Copy out each line exactly; pictures stay out of the copy.

[begin DATA TO PROCESS]

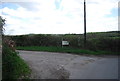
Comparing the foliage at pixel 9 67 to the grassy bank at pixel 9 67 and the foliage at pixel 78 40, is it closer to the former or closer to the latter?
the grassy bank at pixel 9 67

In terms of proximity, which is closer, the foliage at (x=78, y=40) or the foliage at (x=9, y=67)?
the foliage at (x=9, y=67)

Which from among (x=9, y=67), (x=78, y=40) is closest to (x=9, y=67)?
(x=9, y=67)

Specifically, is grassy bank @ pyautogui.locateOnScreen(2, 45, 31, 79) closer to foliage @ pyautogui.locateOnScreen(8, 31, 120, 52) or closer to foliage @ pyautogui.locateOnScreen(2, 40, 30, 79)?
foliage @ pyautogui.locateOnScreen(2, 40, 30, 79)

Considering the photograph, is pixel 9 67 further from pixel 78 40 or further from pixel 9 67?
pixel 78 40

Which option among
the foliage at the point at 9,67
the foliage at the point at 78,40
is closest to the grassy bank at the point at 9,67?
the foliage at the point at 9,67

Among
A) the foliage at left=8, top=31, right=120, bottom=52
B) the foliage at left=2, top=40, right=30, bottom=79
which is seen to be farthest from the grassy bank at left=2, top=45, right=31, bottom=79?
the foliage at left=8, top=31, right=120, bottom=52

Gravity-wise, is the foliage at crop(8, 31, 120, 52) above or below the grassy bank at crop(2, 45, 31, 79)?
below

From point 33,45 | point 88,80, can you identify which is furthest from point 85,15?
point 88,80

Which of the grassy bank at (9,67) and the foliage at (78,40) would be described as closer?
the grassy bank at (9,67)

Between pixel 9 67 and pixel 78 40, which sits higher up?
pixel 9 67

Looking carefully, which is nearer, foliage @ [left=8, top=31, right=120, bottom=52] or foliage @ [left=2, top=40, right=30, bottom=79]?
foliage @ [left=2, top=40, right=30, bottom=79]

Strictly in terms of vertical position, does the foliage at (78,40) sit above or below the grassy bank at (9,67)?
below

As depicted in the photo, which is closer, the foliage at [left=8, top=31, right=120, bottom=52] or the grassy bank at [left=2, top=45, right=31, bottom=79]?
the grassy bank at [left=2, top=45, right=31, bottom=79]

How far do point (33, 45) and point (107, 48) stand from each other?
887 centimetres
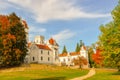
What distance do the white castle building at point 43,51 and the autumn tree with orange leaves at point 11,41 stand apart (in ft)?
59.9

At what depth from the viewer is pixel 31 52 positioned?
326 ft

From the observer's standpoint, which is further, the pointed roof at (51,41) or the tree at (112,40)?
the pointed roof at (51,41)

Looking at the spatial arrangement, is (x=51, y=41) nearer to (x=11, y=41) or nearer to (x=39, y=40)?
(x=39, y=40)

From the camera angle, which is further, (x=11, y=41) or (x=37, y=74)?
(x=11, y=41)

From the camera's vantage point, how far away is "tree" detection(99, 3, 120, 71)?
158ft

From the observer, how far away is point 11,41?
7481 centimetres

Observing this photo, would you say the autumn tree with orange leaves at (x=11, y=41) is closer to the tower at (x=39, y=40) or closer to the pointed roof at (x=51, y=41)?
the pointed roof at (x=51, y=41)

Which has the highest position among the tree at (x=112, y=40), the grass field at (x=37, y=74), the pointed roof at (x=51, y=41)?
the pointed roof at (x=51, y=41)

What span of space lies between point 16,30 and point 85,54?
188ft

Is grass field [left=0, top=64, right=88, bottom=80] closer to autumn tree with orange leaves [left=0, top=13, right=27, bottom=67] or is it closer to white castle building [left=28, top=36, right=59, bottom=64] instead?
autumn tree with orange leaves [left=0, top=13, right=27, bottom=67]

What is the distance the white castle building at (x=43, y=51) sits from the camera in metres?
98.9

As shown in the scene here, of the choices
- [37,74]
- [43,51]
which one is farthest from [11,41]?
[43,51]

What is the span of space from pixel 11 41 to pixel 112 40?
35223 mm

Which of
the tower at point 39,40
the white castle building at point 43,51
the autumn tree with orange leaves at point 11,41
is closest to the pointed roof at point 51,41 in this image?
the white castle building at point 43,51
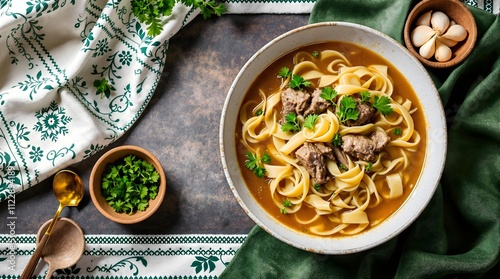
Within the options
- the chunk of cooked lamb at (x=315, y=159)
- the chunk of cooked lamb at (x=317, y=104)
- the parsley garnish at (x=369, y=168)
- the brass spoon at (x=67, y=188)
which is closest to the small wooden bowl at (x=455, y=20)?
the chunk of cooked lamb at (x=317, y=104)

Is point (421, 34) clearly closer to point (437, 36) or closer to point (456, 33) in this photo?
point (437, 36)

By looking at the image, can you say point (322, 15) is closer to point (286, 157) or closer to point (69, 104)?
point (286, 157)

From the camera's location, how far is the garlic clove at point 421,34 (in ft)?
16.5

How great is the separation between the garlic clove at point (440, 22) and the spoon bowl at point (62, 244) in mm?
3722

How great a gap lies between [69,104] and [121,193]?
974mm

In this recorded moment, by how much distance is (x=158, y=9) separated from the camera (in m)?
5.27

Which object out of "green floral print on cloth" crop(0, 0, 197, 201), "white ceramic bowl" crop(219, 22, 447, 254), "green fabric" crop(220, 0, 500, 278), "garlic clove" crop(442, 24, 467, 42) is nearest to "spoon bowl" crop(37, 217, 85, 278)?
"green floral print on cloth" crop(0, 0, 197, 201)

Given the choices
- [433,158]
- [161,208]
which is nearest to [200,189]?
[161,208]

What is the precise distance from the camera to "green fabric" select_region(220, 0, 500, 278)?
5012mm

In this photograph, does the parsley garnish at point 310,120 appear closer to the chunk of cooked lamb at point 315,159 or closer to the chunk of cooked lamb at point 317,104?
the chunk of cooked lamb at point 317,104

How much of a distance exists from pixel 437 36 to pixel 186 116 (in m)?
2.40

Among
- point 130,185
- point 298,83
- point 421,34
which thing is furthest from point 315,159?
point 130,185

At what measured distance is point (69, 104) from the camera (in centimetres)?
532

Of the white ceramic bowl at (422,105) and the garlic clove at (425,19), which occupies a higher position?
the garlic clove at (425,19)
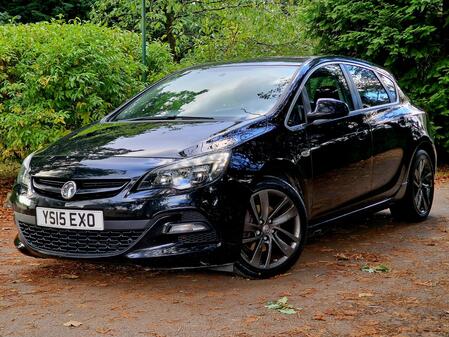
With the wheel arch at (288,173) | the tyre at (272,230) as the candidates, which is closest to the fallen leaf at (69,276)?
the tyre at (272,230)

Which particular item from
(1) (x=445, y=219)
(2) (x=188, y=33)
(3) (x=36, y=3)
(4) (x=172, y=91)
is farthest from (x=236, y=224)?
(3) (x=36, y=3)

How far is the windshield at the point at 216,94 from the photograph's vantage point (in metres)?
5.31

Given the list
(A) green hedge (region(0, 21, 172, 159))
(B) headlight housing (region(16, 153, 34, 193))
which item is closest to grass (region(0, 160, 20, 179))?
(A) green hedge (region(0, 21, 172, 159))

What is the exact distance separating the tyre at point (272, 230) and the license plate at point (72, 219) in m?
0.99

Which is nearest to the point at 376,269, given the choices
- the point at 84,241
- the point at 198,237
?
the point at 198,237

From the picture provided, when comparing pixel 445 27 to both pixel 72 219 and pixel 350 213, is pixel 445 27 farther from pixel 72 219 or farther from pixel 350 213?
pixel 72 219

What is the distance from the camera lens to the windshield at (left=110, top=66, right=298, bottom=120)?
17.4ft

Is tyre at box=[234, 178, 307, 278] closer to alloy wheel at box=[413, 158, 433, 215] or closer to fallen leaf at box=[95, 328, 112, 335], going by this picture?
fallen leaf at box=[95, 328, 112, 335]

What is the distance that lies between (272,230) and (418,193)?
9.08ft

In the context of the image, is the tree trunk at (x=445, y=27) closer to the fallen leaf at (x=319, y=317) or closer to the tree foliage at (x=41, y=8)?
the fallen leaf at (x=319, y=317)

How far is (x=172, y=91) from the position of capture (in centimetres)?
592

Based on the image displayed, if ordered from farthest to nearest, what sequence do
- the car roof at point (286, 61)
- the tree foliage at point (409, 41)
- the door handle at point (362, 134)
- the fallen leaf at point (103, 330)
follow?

[end DATA TO PROCESS]

▶ _ANSWER TO THIS EXERCISE_
Comparing the foliage at pixel 9 67 to the grassy bank at pixel 9 67 and the foliage at pixel 78 40, is it closer to the former or closer to the latter?
the grassy bank at pixel 9 67

In terms of proximity, which is closer, the foliage at (x=78, y=40) or the foliage at (x=9, y=67)?
the foliage at (x=9, y=67)

Which from among (x=9, y=67), (x=78, y=40) is closest to (x=9, y=67)?
(x=9, y=67)

Specifically, is grassy bank @ pyautogui.locateOnScreen(2, 45, 31, 79) closer to foliage @ pyautogui.locateOnScreen(8, 31, 120, 52) or closer to foliage @ pyautogui.locateOnScreen(2, 40, 30, 79)?
foliage @ pyautogui.locateOnScreen(2, 40, 30, 79)

Considering the photograph, is pixel 9 67 further from pixel 78 40 or further from pixel 9 67?
pixel 78 40

Which option among
the foliage at the point at 9,67
the foliage at the point at 78,40
is closest to the grassy bank at the point at 9,67?
the foliage at the point at 9,67

Among
A) the foliage at left=8, top=31, right=120, bottom=52
B) the foliage at left=2, top=40, right=30, bottom=79
which is seen to be farthest from the grassy bank at left=2, top=45, right=31, bottom=79?
the foliage at left=8, top=31, right=120, bottom=52

Gravity-wise, is the foliage at crop(8, 31, 120, 52) above or below the grassy bank at crop(2, 45, 31, 79)?
below

From point 33,45 | point 88,80, can you identify which is furthest from point 85,15?
point 88,80

Which of the grassy bank at (9,67) and the foliage at (78,40) would be described as closer?
the grassy bank at (9,67)

Between pixel 9 67 and pixel 78 40, which sits higher up?
pixel 9 67

Looking carefully, which is nearer, foliage @ [left=8, top=31, right=120, bottom=52] or foliage @ [left=2, top=40, right=30, bottom=79]?
foliage @ [left=2, top=40, right=30, bottom=79]

Strictly in terms of vertical position, does the foliage at (78,40) sit above or below the grassy bank at (9,67)?
below

As depicted in the photo, which is closer, the foliage at [left=8, top=31, right=120, bottom=52] or the grassy bank at [left=2, top=45, right=31, bottom=79]?
the grassy bank at [left=2, top=45, right=31, bottom=79]

How far do point (33, 45) and point (107, 48) stand from each other?
887 centimetres
What distance do the white castle building at point 43,51 and the autumn tree with orange leaves at point 11,41 stand apart (in ft)?
59.9

At what depth from the viewer is pixel 31 52 positioned?
326 ft

From the observer's standpoint, which is further, the pointed roof at (51,41) or the tree at (112,40)?
the pointed roof at (51,41)

Looking at the spatial arrangement, is (x=51, y=41) nearer to (x=11, y=41) or nearer to (x=39, y=40)?
(x=39, y=40)

From the camera angle, which is further, (x=11, y=41) or (x=37, y=74)?
(x=11, y=41)

From the camera's vantage point, how far away is "tree" detection(99, 3, 120, 71)?
158ft

From the observer, how far away is point 11,41?
7481 centimetres

Observing this photo, would you say the autumn tree with orange leaves at (x=11, y=41) is closer to the tower at (x=39, y=40) or closer to the pointed roof at (x=51, y=41)?
the pointed roof at (x=51, y=41)

Which has the highest position among the tree at (x=112, y=40), the grass field at (x=37, y=74), the pointed roof at (x=51, y=41)?
the pointed roof at (x=51, y=41)

What span of space lies between point 16,30 and point 85,54?
188ft

Is grass field [left=0, top=64, right=88, bottom=80] closer to autumn tree with orange leaves [left=0, top=13, right=27, bottom=67] or is it closer to white castle building [left=28, top=36, right=59, bottom=64] instead?
autumn tree with orange leaves [left=0, top=13, right=27, bottom=67]

What is the distance the white castle building at (x=43, y=51) sits from the camera in metres?
98.9

As shown in the scene here, of the choices
- [37,74]
- [43,51]
which one is farthest from [11,41]?
[43,51]

What is the span of space from pixel 11 41 to pixel 112 40?
35223 mm

Which of
the tower at point 39,40
the white castle building at point 43,51
the autumn tree with orange leaves at point 11,41
is closest to the pointed roof at point 51,41 in this image?
the white castle building at point 43,51
Within the options
- the chunk of cooked lamb at (x=315, y=159)
- the chunk of cooked lamb at (x=317, y=104)
- the parsley garnish at (x=369, y=168)
- the brass spoon at (x=67, y=188)
which is closest to the small wooden bowl at (x=455, y=20)?
the chunk of cooked lamb at (x=317, y=104)

Is point (421, 34) clearly closer to point (437, 36) or closer to point (456, 33) in this photo?
point (437, 36)

By looking at the image, can you say point (322, 15) is closer to point (286, 157) or closer to point (69, 104)?
point (286, 157)

From the camera's location, how far is the garlic clove at point 421,34 (in ft)?
16.5

How great is the separation between the garlic clove at point (440, 22) and the spoon bowl at point (62, 244) in mm?
3722

How great a gap lies between [69,104] and [121,193]?
974mm

In this recorded moment, by how much distance is (x=158, y=9) separated from the camera (in m)?
5.27

Which object out of "green floral print on cloth" crop(0, 0, 197, 201), "white ceramic bowl" crop(219, 22, 447, 254), "green fabric" crop(220, 0, 500, 278), "garlic clove" crop(442, 24, 467, 42) is nearest to "spoon bowl" crop(37, 217, 85, 278)?
"green floral print on cloth" crop(0, 0, 197, 201)

Given the choices
- [433,158]
- [161,208]
which is nearest to [200,189]?
[161,208]

What is the precise distance from the camera to "green fabric" select_region(220, 0, 500, 278)?
5012mm

In this photograph, does the parsley garnish at point 310,120 appear closer to the chunk of cooked lamb at point 315,159 or closer to the chunk of cooked lamb at point 317,104?
the chunk of cooked lamb at point 317,104

How much of a distance exists from pixel 437 36 to pixel 186 116 (in m)?
2.40

Among
- point 130,185
- point 298,83
- point 421,34
which thing is furthest from point 315,159?
point 130,185

At what measured distance is point (69, 104) from the camera (in centimetres)?
532

Of the white ceramic bowl at (422,105) and the garlic clove at (425,19), which occupies a higher position?
the garlic clove at (425,19)
With the wheel arch at (288,173) | the tyre at (272,230) as the candidates, which is closest to the fallen leaf at (69,276)?
the tyre at (272,230)

Which particular item from
(1) (x=445, y=219)
(2) (x=188, y=33)
(3) (x=36, y=3)
(4) (x=172, y=91)
is farthest from (x=236, y=224)?
(3) (x=36, y=3)

How far is the windshield at the point at 216,94 from the photograph's vantage point (in metres)?
5.31

Given the list
(A) green hedge (region(0, 21, 172, 159))
(B) headlight housing (region(16, 153, 34, 193))
which item is closest to grass (region(0, 160, 20, 179))?
(A) green hedge (region(0, 21, 172, 159))

What is the exact distance separating the tyre at point (272, 230) and the license plate at point (72, 219) in m?
0.99

Which is nearest to the point at 376,269, given the choices
- the point at 84,241
- the point at 198,237
?
the point at 198,237

From the picture provided, when comparing pixel 445 27 to both pixel 72 219 and pixel 350 213, is pixel 445 27 farther from pixel 72 219 or farther from pixel 350 213?
pixel 72 219

What is the distance from the camera lens to the windshield at (left=110, top=66, right=298, bottom=120)?
17.4ft

Is tyre at box=[234, 178, 307, 278] closer to alloy wheel at box=[413, 158, 433, 215] or closer to fallen leaf at box=[95, 328, 112, 335], going by this picture?
fallen leaf at box=[95, 328, 112, 335]

What is the distance that lies between (272,230) and (418,193)?
9.08ft

In the context of the image, is the tree trunk at (x=445, y=27) closer to the fallen leaf at (x=319, y=317) or closer to the tree foliage at (x=41, y=8)?
the fallen leaf at (x=319, y=317)

How far is (x=172, y=91) from the position of capture (in centimetres)?
592

Based on the image displayed, if ordered from farthest to nearest, what sequence do
- the car roof at point (286, 61)
- the tree foliage at point (409, 41)
- the door handle at point (362, 134)
- the fallen leaf at point (103, 330)
follow?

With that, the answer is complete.